A few things to note:
- You don't have to cast the return value of malloc.
- You don't have to cast the pointer to void* to use free.
- Besides using free for each inner dynamic array, you should also use it for the outer dynamic array.
- sizeof(char) == 1 is always true, so either omit it, or use the idiom:
Code:
temp = malloc(sizeof(*temp) * row);
- If each of the inner arrays will always be of the same size, then this method is unnecessarily expensive.
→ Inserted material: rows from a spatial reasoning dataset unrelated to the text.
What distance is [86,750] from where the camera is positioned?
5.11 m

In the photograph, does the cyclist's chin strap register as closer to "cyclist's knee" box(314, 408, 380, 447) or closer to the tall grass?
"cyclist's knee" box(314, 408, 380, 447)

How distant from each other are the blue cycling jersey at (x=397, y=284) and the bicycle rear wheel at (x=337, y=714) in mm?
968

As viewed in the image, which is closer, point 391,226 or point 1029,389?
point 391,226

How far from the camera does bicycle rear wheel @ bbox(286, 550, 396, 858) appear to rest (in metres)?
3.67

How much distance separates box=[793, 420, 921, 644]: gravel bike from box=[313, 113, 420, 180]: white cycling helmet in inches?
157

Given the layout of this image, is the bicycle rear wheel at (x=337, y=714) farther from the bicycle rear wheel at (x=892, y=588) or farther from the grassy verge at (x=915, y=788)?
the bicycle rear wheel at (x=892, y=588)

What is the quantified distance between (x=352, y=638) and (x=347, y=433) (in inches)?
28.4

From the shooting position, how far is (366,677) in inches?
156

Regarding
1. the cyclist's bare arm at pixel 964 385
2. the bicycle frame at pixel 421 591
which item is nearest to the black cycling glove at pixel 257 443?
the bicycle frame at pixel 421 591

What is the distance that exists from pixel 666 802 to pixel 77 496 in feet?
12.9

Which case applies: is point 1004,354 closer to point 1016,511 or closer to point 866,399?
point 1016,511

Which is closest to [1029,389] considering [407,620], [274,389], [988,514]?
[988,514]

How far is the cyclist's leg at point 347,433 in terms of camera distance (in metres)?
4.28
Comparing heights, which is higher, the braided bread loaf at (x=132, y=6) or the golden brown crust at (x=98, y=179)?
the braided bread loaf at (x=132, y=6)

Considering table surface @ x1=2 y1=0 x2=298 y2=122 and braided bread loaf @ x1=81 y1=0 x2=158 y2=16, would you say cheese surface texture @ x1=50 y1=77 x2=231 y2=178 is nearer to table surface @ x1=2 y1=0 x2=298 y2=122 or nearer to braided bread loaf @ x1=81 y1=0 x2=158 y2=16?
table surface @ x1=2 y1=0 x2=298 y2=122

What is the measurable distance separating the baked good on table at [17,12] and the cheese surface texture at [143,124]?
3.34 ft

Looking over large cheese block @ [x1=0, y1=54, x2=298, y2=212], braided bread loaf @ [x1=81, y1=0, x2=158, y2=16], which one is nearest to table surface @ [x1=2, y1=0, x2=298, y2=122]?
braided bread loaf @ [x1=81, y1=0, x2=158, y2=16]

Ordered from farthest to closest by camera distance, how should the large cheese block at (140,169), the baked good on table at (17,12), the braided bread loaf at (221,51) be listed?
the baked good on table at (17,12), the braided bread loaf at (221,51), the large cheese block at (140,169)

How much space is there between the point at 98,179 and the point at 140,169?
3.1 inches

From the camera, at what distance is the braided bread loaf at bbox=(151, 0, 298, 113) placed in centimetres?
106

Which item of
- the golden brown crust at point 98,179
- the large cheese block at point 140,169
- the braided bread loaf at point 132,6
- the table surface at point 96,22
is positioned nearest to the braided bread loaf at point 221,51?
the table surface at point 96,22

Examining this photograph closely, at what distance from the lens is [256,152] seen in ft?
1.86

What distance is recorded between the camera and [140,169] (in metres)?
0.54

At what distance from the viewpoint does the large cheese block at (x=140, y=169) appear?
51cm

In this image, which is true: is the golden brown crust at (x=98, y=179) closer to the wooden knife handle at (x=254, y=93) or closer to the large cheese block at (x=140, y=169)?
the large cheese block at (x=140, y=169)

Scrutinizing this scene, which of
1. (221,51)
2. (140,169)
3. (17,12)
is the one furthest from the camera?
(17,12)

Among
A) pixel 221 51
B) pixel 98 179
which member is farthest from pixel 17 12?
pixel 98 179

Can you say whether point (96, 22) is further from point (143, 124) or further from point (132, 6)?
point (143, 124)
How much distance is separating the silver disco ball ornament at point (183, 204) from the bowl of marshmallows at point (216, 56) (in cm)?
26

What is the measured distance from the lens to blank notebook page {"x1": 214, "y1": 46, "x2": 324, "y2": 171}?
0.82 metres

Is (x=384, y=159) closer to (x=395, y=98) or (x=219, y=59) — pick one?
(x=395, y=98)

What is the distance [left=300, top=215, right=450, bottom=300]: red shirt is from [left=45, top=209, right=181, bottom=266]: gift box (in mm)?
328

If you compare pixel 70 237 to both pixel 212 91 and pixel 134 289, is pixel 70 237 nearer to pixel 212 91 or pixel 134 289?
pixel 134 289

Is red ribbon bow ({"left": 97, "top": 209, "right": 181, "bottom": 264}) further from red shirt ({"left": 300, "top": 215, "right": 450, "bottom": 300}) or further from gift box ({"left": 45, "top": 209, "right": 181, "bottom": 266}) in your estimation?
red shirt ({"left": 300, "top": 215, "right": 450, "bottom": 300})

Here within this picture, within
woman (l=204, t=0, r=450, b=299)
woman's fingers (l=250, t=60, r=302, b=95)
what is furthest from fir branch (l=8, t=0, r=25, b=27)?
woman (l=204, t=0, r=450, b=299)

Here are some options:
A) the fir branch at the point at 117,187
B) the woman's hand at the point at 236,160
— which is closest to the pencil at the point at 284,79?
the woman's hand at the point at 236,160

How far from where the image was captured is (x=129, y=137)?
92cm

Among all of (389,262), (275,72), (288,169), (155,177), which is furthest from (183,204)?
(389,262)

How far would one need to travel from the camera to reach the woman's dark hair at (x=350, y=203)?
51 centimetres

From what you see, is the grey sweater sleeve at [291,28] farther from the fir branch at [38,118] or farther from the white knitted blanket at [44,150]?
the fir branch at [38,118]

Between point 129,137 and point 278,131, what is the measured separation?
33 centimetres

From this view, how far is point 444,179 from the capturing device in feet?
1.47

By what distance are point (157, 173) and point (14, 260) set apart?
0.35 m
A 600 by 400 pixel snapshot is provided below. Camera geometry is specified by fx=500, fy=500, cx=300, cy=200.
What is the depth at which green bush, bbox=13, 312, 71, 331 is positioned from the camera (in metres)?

For the last point, an alternative is:
Code:
#include <stdio.h>
#include <stdlib.h>
#include <string.h>
int main(void)
{
const char str[] = "Copying Test";
int num_rows = 5;
int num_cols = sizeof(str);
/* Assume that malloc does not return a null pointer */
char *data = malloc(sizeof(*data) * num_rows * num_cols);
char **temp = malloc(sizeof(*temp) * num_rows);
int i;
for (i = 0; i < num_rows; ++i)
{
temp[i] = &data[i * num_cols];
memcpy(temp[i], str, num_cols);
}
for (i = 0; i < num_rows; ++i)
{
printf("%s\n", temp[i]);
}
free(temp);
free(data);
return 0;
}
Incidentally, considering that you use cout: is this C or C++?